Your goal:
List every Green Bay Packers player named in the game recap on the Packers' loss to Cincinnati, with the position the recap gives for each.

-- Document section follows --

This is why it’s foolish to draw too many conclusions from exhibition games.  In the pre-season the Green Bay Packers, particularly on offense, operated like a well-oiled machine.  Thus far in the regular season, that machine has seized up to a grinding halt.  Ironically, this was pretty much the game I expected last week.

All the maladies that afflicted the Packers in last week’s game against the Bears were even more in evidence yesterday against Cincinnati.  The difference last week was that the shortcomings were more sporadic and the Packers still managed to make enough plays to win with a big assist from Chicago quarterback Jay Cutler.  In contrast, yesterday’s game featured breakdowns across the board.  The Packers couldn’t block, tackle, run, pass, or catch.  Let’s see; did I miss anything there?  Oh, yeah.  They couldn’t cover punts, either.  And, unlike the Bears in week one, the Bengals weren’t inclined to save the Packers from themselves.

It was easier to dismiss the Packer deficiencies after last week’s win over the Bears.  But the continuation of last week’s problems, coupled with some new ones, will be harder to ignore after this Sunday’s performance (or lack thereof) against the Cincinnati Bengals.

The problems on offense once again began with the offensive line.  The only thing they did consistently was allow pressure on Packers quarterback Aaron Rodgers.  And that was before left tackle Chad Clifton went out with an ankle injury.  After that, it got really ugly.  I admit that I’m not overly familiar with Cincy end Antwan Odom, he of the 5 QB sacks, but I feel pretty secure in suggesting that the Packers made him look a LOT better than he normally does.  

Certainly much more secure than Rodgers looks in the  pocket.  Aaron professes to have faith in his line but even early in the game he seemed to have a case of “happy feet” which affected many of his throws.  About the best thing you could say for Rodgers’ performance was that he didn’t throw an interception.  But then, you usually need time to do even that.  On those few occasions that Rodgers did have time to look downfield, he either held on to the ball too long or was victimized by dropped passes from his wide receivers.   Wide receiver Greg Jennings, only a week removed from a game winning touchdown pass, dropped the first ball directed his way and was held without a reception in a game for the first time in his career. 

Running back Ryan Grant did score a touchdown but averaged only 3.3 yards a carry and lost a third quarter fumble that led to the go-ahead score for Cincinnati.

-- Document section concluded --
-- Input data follows --

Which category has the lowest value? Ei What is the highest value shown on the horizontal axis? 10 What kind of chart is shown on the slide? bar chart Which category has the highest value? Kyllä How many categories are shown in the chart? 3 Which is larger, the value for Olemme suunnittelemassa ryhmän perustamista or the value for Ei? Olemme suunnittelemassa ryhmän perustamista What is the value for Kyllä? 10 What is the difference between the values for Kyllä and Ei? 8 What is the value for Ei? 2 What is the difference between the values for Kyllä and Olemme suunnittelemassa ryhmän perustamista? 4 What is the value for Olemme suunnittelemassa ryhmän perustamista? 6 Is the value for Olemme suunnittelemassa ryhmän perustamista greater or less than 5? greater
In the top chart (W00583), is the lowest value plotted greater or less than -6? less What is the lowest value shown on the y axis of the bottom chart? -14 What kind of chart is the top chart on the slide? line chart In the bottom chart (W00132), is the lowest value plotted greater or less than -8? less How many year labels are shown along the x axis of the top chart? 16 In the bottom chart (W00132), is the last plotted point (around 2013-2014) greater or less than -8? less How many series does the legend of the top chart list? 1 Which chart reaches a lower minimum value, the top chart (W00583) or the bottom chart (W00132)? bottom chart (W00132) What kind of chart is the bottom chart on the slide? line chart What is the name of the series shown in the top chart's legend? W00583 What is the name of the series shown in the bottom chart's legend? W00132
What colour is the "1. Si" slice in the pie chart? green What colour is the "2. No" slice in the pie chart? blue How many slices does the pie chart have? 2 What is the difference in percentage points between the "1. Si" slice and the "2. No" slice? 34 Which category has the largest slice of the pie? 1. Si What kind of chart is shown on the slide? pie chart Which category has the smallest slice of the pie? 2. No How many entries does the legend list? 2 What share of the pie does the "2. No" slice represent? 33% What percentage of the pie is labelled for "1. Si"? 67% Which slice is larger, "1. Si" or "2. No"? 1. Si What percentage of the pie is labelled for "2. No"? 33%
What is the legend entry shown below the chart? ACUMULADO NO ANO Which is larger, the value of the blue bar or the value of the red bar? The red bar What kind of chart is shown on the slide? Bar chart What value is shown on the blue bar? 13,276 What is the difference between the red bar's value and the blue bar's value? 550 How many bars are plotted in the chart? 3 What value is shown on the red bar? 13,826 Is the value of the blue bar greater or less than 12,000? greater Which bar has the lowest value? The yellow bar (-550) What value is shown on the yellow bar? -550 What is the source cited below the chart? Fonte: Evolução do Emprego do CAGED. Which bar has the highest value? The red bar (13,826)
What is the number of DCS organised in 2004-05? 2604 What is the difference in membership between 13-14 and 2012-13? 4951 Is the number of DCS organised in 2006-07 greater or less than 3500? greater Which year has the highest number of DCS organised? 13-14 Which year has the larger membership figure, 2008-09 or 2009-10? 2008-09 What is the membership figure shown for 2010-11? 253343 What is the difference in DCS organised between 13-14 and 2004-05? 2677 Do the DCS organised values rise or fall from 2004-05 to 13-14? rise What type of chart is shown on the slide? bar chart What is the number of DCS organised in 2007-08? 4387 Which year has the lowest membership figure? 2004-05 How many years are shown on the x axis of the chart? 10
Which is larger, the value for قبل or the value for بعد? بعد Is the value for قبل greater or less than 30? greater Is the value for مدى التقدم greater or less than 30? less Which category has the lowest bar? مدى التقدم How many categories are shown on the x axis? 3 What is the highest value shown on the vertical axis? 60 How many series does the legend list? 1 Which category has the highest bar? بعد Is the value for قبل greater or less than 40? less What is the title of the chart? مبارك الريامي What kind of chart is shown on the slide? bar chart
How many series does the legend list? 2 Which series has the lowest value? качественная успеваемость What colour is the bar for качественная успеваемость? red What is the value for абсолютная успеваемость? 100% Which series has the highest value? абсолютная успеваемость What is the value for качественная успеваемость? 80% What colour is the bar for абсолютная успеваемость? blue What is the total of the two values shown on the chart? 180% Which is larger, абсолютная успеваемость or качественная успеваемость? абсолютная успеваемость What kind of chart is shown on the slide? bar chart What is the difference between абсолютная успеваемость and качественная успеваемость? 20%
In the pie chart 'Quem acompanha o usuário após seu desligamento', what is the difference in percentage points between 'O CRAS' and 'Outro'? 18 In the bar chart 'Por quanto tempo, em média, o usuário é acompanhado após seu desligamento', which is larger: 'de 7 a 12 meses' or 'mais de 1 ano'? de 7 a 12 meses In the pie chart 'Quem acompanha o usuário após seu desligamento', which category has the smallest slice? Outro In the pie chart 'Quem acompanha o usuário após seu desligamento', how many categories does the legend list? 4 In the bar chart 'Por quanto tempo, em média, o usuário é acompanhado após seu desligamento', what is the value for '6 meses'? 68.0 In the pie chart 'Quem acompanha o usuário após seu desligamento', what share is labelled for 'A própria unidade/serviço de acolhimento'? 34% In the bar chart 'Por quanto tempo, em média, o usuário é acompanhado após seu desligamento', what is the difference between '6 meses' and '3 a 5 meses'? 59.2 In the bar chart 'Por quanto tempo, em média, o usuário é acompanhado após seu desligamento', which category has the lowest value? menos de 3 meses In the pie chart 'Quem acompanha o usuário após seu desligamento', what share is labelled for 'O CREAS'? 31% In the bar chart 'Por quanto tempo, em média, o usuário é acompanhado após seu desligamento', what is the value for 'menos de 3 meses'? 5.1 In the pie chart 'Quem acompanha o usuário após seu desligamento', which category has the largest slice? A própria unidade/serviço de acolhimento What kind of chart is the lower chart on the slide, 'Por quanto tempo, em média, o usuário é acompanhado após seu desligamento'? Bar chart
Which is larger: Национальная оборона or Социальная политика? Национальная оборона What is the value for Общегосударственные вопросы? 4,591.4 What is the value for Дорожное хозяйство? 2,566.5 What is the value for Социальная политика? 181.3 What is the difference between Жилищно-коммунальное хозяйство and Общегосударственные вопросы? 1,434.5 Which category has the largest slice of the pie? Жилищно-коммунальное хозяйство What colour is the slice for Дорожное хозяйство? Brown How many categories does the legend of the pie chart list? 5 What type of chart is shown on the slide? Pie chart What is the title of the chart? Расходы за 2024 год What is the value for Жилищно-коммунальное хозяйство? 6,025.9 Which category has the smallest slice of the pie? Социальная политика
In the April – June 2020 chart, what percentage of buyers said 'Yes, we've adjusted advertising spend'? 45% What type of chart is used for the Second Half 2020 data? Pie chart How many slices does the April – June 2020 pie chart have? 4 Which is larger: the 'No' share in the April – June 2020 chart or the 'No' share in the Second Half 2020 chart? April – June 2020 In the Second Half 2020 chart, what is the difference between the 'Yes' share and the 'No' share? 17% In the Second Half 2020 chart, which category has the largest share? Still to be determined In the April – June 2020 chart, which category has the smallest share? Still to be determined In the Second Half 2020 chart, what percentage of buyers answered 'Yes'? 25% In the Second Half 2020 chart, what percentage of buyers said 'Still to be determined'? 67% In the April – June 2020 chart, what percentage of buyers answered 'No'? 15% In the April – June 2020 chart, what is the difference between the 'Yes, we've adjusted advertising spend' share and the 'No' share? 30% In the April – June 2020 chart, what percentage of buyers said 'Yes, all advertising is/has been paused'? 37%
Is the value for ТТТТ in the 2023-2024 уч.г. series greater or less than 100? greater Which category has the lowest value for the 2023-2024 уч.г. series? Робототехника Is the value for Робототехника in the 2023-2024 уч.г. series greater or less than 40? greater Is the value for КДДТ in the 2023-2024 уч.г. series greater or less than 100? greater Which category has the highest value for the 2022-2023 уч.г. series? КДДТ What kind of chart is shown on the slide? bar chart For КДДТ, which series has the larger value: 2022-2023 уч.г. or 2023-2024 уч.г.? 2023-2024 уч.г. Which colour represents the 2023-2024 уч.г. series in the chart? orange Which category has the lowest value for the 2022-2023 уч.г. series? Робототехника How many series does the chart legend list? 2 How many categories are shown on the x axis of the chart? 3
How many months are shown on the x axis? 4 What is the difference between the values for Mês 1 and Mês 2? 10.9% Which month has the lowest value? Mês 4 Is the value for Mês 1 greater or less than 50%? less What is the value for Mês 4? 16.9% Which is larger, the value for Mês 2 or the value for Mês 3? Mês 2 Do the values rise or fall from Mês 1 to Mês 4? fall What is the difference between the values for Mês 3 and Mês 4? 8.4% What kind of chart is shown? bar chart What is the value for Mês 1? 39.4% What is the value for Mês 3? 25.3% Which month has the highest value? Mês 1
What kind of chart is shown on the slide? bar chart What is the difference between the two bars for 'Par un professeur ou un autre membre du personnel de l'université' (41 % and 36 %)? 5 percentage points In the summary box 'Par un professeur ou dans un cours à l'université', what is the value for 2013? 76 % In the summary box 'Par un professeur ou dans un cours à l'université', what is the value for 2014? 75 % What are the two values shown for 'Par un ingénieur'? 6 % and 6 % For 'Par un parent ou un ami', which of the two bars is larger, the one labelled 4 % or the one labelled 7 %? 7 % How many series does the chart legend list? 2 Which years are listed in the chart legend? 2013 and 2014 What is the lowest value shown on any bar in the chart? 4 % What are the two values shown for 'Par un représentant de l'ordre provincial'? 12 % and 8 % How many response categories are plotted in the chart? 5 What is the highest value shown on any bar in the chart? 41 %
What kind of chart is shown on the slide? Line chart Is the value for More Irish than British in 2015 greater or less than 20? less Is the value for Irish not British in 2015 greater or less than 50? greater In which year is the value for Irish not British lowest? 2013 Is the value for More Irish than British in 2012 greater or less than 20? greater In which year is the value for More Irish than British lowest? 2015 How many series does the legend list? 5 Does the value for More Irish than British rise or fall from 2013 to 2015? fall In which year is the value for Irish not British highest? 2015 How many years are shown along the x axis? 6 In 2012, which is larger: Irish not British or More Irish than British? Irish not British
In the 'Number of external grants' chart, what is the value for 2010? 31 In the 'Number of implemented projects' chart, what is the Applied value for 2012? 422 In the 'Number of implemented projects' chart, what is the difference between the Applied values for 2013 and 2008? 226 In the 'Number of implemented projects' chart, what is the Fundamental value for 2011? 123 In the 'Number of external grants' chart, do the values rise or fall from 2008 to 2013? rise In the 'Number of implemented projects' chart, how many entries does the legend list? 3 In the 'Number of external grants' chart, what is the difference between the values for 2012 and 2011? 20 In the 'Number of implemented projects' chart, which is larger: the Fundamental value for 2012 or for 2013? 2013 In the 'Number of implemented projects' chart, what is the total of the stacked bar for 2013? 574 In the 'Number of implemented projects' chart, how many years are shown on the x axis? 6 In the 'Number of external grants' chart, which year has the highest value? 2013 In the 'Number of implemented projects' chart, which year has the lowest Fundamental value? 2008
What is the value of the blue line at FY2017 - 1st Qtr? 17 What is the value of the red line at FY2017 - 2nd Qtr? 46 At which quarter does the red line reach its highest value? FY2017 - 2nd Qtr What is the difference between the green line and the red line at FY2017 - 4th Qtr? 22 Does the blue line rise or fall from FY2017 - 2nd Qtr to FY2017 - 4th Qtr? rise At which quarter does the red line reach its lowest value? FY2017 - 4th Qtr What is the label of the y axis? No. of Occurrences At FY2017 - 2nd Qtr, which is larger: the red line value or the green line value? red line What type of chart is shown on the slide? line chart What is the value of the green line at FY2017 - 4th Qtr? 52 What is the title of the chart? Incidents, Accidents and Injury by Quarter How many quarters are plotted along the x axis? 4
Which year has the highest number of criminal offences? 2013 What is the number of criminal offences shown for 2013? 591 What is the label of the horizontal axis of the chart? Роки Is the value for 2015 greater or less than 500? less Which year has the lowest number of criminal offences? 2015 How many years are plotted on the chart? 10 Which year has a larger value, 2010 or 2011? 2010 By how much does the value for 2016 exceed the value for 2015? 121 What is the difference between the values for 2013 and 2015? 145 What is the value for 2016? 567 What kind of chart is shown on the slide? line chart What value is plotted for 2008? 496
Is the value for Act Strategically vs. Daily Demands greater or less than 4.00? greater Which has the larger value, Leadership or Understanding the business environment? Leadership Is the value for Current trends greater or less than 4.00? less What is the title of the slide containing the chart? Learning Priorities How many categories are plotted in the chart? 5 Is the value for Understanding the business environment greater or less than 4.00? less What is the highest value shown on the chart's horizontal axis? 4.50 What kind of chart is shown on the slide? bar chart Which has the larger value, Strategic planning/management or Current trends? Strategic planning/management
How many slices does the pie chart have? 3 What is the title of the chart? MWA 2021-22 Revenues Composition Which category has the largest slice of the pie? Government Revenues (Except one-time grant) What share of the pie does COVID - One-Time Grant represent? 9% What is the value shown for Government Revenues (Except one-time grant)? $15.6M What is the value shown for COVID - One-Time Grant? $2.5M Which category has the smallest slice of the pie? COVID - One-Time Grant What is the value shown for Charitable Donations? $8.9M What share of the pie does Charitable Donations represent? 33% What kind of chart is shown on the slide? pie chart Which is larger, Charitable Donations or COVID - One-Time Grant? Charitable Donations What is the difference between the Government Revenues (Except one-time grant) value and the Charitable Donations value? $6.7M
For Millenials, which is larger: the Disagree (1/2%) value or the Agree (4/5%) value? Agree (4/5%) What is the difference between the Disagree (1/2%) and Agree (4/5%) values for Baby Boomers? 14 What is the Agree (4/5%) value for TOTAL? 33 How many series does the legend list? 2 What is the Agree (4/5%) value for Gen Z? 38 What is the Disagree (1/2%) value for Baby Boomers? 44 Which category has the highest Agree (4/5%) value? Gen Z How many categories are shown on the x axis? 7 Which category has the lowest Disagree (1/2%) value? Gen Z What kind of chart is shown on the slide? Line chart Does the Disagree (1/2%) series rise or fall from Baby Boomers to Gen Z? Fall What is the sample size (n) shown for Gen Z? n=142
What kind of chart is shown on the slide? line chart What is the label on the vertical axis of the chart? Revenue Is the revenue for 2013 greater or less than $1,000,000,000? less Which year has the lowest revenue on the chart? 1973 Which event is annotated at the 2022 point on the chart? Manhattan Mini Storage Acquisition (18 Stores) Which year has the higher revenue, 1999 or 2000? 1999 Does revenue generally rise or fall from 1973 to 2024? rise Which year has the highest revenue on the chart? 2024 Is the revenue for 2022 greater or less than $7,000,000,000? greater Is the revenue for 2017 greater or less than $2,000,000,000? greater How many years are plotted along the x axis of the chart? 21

-- Input data concluded --

Result of this exercise:
Aaron Rodgers (quarterback), Chad Clifton (left tackle), Greg Jennings (wide receiver), Ryan Grant (running back)